- [Problem to solve] Copy out the lines that begin at the one containing "Given what is" and end after the one containing "Which of these", substituting "stone tile" for "slate tile" and changing nothing else.

- [Recorded data]
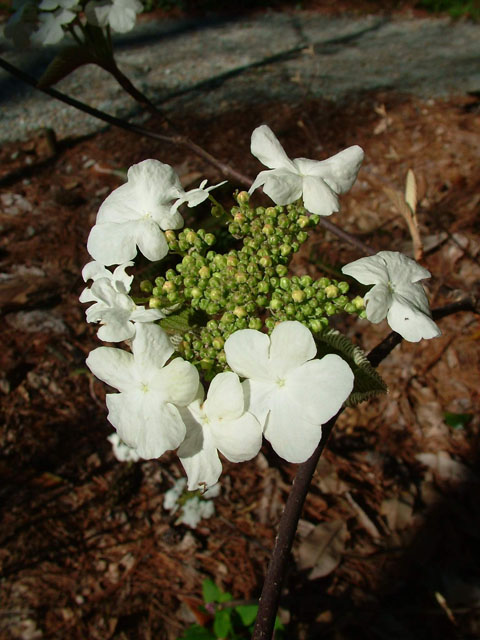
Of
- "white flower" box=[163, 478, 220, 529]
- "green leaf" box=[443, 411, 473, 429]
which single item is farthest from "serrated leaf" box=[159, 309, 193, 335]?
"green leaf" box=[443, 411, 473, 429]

---

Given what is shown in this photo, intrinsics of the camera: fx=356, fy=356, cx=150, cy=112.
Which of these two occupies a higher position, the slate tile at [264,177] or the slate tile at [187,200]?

- [Task result]
Given what is shown in this photo, intrinsics of the camera: fx=356, fy=356, cx=150, cy=112.
Which of these two occupies a higher position, the stone tile at [264,177] or the stone tile at [187,200]?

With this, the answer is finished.